Nate Berg is a freelance reporter and a former staff writer for CityLab. He lives in Los Angeles.
Social interaction can be encouraged by our built environment. But it isn't always.
Where we live can play a huge role in our social lives. Bigger cities offer more opportunities for interaction, suburban areas prioritize private spaces over public ones.
But even small-scale urban design details can have a large impact on our social lives. Bad urban design is one of the major causes of loneliness and asocial behavior in Australia, according to a new report [PDF] from the Grattan Institute, a think tank focused on public policy there.
"Cities can help social connection, or hinder it," the report notes. "They can be so poorly organized that they are hard to get around – a problem not just for getting to work, but also for seeing friends and family and participating in social activities."
Urban dwellers in Australia have fewer friendships and neighborhood connections than they did 20 years ago, according to the report, which covers issues like accessibility and transit, suburban commute times, public spaces and the layouts of neighborhoods.
The number of Australians living alone is at a record high - singletons account for about one-quarter of all Australian households, and government estimates suggest that number will rise to 28 percent in 2030. The number of lonely people is also on the rise. According to a recent study, the amount of people who had no local friend they could ask a favor of grew from 11 percent to 13 percent from 1984 to 2005. The amount of people who had no trusted friends grew from 6 percent to 8 percent.
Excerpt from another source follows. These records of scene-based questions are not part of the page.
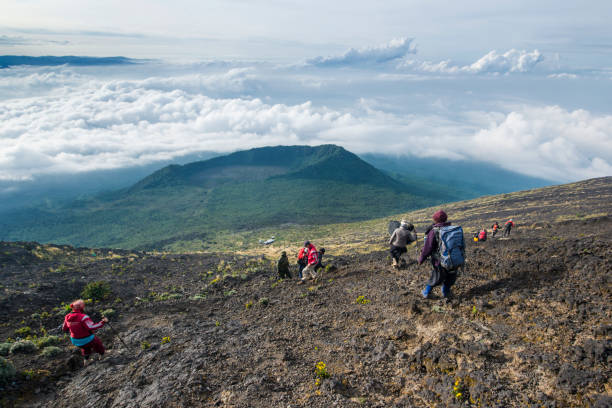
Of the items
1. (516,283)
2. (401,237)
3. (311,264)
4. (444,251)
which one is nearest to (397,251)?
(401,237)

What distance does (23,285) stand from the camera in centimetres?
2156

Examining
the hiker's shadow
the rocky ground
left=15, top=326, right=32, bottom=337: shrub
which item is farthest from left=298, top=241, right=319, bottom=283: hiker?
left=15, top=326, right=32, bottom=337: shrub

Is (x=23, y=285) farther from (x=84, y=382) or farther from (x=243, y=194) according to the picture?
(x=243, y=194)

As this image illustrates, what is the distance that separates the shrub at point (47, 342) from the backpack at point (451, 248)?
11.8m

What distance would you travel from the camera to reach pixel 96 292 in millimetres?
16391

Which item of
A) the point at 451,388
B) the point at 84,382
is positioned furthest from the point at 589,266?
the point at 84,382

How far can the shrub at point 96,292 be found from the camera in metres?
16.1

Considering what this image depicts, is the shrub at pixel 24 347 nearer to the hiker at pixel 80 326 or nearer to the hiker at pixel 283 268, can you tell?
the hiker at pixel 80 326

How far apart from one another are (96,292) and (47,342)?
6814 millimetres

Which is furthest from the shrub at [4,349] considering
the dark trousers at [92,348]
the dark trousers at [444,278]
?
the dark trousers at [444,278]

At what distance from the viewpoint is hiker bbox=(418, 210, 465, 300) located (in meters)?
7.39

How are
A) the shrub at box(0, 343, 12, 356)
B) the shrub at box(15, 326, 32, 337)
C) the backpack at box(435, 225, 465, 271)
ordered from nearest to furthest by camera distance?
the backpack at box(435, 225, 465, 271), the shrub at box(0, 343, 12, 356), the shrub at box(15, 326, 32, 337)

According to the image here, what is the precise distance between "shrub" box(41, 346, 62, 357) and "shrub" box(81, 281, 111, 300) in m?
7.54

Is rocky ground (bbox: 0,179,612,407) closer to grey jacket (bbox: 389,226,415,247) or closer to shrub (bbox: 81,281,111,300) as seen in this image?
grey jacket (bbox: 389,226,415,247)
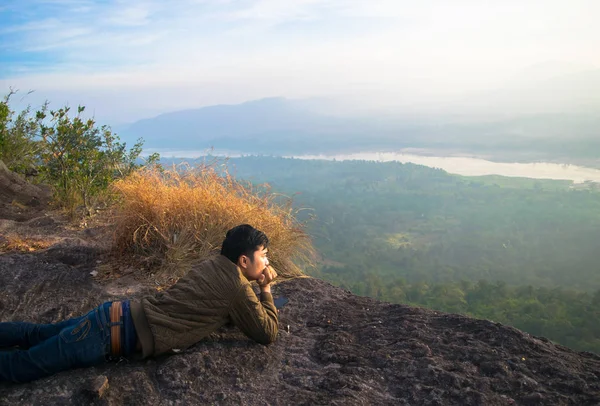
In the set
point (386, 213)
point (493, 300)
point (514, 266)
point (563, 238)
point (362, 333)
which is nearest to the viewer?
point (362, 333)

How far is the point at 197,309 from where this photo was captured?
9.41 ft

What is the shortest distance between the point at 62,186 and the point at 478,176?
5697cm

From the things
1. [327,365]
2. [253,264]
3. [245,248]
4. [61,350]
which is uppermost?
[245,248]

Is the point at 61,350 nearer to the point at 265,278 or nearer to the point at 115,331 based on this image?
the point at 115,331

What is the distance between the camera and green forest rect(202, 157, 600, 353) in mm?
10977

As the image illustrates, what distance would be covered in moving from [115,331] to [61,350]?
1.01ft

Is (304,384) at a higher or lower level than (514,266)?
higher

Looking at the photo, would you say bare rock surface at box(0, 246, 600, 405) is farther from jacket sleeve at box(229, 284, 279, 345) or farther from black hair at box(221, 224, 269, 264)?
black hair at box(221, 224, 269, 264)

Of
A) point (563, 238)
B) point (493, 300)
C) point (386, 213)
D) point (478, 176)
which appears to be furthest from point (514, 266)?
point (478, 176)

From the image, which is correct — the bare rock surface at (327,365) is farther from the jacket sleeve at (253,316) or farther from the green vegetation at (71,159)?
the green vegetation at (71,159)

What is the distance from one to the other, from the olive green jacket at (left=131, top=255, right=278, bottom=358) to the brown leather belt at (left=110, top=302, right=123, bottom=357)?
0.09 m

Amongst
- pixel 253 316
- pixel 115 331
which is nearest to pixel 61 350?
pixel 115 331

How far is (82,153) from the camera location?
8.31m

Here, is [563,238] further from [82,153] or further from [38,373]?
[38,373]
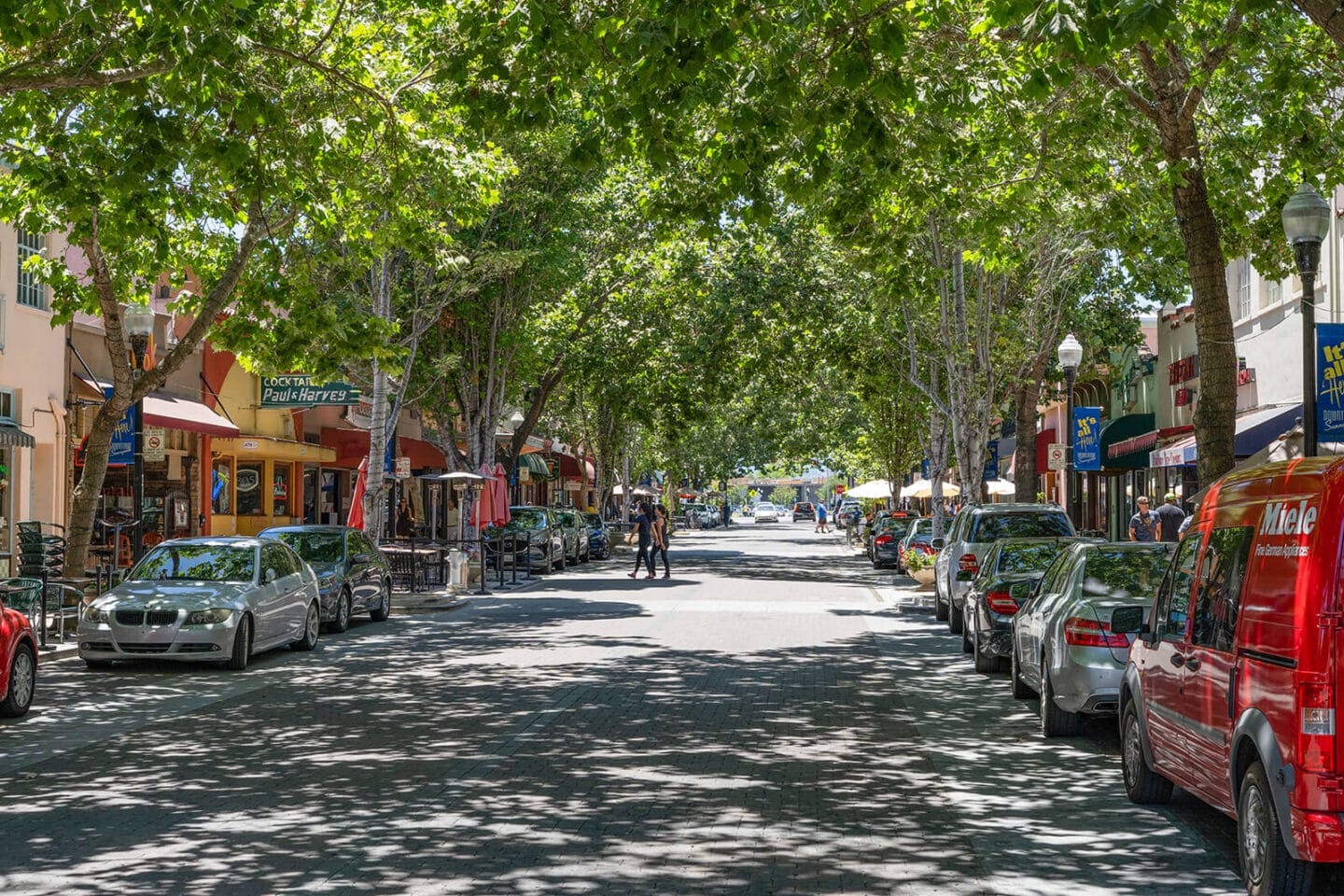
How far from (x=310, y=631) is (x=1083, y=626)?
1098 centimetres

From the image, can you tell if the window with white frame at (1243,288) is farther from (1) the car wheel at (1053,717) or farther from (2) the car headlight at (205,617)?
(2) the car headlight at (205,617)

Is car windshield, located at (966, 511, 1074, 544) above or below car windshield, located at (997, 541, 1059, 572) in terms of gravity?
above

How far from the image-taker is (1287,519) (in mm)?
6395

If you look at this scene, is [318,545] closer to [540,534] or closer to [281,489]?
[540,534]

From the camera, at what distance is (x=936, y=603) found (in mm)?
24594

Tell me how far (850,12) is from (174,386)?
23.8m

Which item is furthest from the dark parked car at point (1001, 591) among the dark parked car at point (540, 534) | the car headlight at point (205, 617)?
the dark parked car at point (540, 534)

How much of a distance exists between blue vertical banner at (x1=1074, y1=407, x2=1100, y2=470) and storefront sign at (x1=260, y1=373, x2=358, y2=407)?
44.6ft

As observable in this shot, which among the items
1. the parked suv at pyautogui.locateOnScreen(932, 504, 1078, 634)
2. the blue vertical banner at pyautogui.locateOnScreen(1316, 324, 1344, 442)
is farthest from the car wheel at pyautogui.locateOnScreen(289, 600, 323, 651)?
Answer: the blue vertical banner at pyautogui.locateOnScreen(1316, 324, 1344, 442)

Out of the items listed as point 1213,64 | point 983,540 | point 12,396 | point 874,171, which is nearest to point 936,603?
point 983,540

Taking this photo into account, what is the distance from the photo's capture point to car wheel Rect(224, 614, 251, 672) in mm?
16378

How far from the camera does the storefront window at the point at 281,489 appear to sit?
39.2m

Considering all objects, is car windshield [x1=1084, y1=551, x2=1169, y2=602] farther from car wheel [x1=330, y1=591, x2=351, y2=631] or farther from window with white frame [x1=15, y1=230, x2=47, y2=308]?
window with white frame [x1=15, y1=230, x2=47, y2=308]

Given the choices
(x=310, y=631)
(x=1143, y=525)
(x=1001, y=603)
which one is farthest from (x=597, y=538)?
(x=1001, y=603)
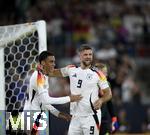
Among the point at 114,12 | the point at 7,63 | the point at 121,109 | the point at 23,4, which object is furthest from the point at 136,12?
the point at 7,63

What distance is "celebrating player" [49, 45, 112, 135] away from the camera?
11.3 m

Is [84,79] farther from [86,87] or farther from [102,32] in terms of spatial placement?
[102,32]

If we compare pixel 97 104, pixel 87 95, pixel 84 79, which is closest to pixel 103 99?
pixel 97 104

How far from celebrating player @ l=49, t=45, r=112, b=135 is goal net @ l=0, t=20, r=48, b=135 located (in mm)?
962

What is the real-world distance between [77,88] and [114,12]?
11.6 meters

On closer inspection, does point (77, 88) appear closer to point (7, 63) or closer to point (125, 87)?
point (7, 63)

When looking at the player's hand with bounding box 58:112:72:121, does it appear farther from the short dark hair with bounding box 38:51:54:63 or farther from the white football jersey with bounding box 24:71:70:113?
the short dark hair with bounding box 38:51:54:63

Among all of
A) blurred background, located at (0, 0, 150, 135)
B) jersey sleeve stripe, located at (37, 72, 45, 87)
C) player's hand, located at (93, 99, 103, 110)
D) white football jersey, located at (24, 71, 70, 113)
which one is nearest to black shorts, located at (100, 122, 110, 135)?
player's hand, located at (93, 99, 103, 110)

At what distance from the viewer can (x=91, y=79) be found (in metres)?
11.4

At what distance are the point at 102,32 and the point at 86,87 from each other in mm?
10328

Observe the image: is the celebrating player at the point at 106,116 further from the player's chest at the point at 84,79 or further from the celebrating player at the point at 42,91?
the celebrating player at the point at 42,91

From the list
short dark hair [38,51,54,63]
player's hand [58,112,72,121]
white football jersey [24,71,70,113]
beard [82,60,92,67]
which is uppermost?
short dark hair [38,51,54,63]

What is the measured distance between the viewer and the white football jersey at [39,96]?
11055 millimetres

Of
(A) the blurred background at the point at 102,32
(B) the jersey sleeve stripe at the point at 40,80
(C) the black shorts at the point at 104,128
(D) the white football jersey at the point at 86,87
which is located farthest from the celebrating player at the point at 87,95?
(A) the blurred background at the point at 102,32
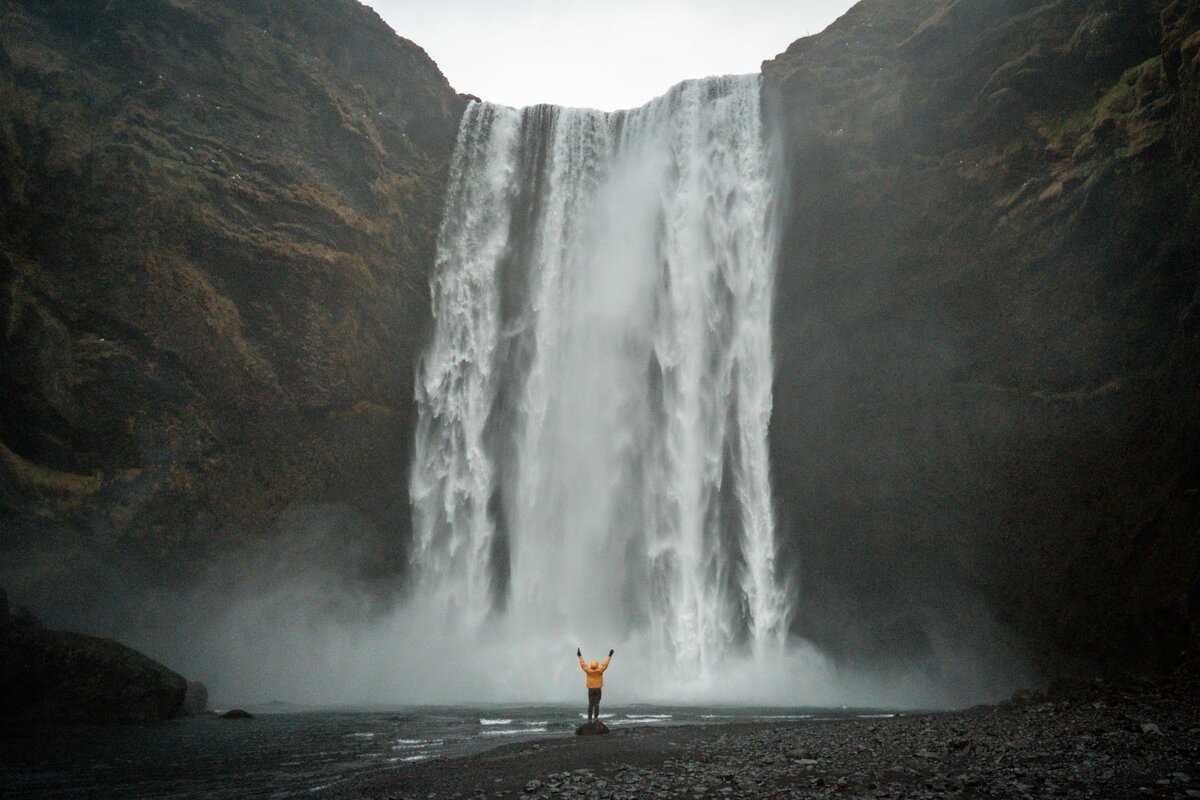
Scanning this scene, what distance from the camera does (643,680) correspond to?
88.9 ft

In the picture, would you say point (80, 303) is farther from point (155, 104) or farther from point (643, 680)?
point (643, 680)

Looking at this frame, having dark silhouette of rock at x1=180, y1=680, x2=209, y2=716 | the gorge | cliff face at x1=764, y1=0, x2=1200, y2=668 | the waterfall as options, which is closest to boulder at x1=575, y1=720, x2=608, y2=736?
the gorge

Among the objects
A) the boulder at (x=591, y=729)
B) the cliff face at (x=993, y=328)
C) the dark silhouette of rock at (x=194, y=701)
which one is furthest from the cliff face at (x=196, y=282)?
the boulder at (x=591, y=729)

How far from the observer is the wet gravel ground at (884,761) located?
8.28 metres

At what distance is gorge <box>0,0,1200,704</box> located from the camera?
23.4 metres

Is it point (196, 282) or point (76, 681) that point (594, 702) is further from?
point (196, 282)

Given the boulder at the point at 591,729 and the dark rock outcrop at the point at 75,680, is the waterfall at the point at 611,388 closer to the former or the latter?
the dark rock outcrop at the point at 75,680

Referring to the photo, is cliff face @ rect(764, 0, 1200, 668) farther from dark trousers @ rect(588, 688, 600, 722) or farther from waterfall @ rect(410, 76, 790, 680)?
dark trousers @ rect(588, 688, 600, 722)

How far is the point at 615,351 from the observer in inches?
1318

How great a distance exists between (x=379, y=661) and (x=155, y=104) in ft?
73.5

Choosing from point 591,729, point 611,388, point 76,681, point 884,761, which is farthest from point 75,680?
point 611,388

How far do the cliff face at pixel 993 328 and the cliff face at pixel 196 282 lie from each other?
16.8 metres

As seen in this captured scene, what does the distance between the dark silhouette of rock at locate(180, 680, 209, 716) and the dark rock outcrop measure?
1132mm

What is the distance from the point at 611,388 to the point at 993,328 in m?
14.5
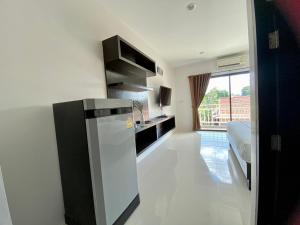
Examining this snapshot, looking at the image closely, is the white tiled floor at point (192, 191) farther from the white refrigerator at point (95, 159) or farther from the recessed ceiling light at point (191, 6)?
the recessed ceiling light at point (191, 6)

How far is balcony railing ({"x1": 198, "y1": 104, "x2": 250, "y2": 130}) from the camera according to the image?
4783 mm

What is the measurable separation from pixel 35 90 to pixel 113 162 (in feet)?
3.14

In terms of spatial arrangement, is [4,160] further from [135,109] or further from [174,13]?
[174,13]

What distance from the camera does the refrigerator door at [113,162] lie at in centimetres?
107

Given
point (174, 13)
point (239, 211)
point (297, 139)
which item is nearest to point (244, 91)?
point (174, 13)

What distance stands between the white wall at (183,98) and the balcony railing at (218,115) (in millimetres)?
512

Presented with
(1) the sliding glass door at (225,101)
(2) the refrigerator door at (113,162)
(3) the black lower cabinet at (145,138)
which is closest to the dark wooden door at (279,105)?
(2) the refrigerator door at (113,162)

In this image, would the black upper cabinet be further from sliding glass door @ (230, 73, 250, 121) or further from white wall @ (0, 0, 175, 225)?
sliding glass door @ (230, 73, 250, 121)

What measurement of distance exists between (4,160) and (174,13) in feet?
9.06

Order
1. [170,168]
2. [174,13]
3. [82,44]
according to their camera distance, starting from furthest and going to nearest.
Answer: [170,168]
[174,13]
[82,44]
The situation is even more dire in America. In 1985, 10 percent of people reported having no close friends with whom to talk about important personal issues, and 15 percent reported having only one close friend. In 2004, those numbers rose to 25 percent and 20 percent, respectively.
These figures are from The Atlantic's May cover piece, which asks "Is Facebook Making Us Lonely?" The article shows that a wide variety of inputs or conditions can contribute to loneliness, and that even tools intended to make us more social, such as social networks, can have unintended negative impacts.
This can also be true in urban design, according to the Grattan Institute report.
"People often find ways to meet despite physical obstacles," the report notes. "Conversely, the best-designed spaces don’t guarantee connection."
But there are solutions. Among other ideas, the report suggests better shared waiting areas for commuters (perhaps with greeters who could offer real-time information on delays); improving public transportation quality (to cut down on commute times); parks and sports facilities (the report is particularly fond of mini-parks); and local events that bring people together.
Asocial behavior can't be blamed completely on poor urban design. But as the report from Australia shows, the placement of building access points and the location of outdoor seating can have a noticeable impact on how much social interaction takes place in a city – or doesn't.